Reproduce the listing below with "hospital gurney" swapped for "stretcher" wherever it occurs, keeping every other word unchanged.

> [Data listing]
====

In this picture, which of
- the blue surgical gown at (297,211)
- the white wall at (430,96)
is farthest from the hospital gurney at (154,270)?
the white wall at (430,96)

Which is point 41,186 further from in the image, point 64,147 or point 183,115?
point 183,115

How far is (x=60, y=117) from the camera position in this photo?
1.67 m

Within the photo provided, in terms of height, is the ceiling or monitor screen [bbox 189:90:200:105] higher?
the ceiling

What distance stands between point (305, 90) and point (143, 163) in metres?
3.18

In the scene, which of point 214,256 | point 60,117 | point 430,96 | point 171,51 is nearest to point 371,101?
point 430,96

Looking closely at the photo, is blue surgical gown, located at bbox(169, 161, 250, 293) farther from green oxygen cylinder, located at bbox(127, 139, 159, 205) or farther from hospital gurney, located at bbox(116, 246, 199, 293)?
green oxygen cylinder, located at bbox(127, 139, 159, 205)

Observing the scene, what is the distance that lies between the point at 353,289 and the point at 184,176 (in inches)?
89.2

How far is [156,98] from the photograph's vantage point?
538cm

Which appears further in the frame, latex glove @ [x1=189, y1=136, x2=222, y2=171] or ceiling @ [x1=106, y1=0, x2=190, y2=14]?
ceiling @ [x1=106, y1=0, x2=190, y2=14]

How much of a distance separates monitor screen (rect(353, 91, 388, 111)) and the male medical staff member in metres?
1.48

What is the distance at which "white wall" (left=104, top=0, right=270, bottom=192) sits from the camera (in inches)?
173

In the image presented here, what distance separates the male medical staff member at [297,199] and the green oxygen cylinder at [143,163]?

====

> [Task answer]
In this picture, which of
- the blue surgical gown at (297,211)
- the white wall at (430,96)
is farthest from the stretcher at (154,270)?
the white wall at (430,96)

Which is point 41,186 further from in the image, point 64,147 or point 183,115?
point 183,115

How far is (x=60, y=117) from the camera position in this photo?
1.67 m

Within the photo provided, in terms of height, is the ceiling or monitor screen [bbox 189:90:200:105] higher?
the ceiling

What distance stands between point (305, 90) and point (143, 163) in metres?
3.18

In the scene, which of point 214,256 | point 60,117 | point 430,96 | point 171,51 is nearest to point 371,101?
point 430,96

Looking closely at the photo, is blue surgical gown, located at bbox(169, 161, 250, 293) farther from green oxygen cylinder, located at bbox(127, 139, 159, 205) or farther from stretcher, located at bbox(116, 246, 199, 293)?
green oxygen cylinder, located at bbox(127, 139, 159, 205)

Observing the scene, what is the distance that lies between the point at 353,289 and the point at 184,176 (in inches)?
89.2

How far is [156,98] from the photograph's vantage point?
538cm

Which appears further in the frame, latex glove @ [x1=189, y1=136, x2=222, y2=171] or ceiling @ [x1=106, y1=0, x2=190, y2=14]?
ceiling @ [x1=106, y1=0, x2=190, y2=14]

How much of a distance separates monitor screen (rect(353, 91, 388, 111)) and the male medical staff member in metres?
1.48

What is the distance at which "white wall" (left=104, top=0, right=270, bottom=192) sits from the camera (in inches)?
173

In the image presented here, what distance separates the male medical staff member at [297,199] and the green oxygen cylinder at [143,163]?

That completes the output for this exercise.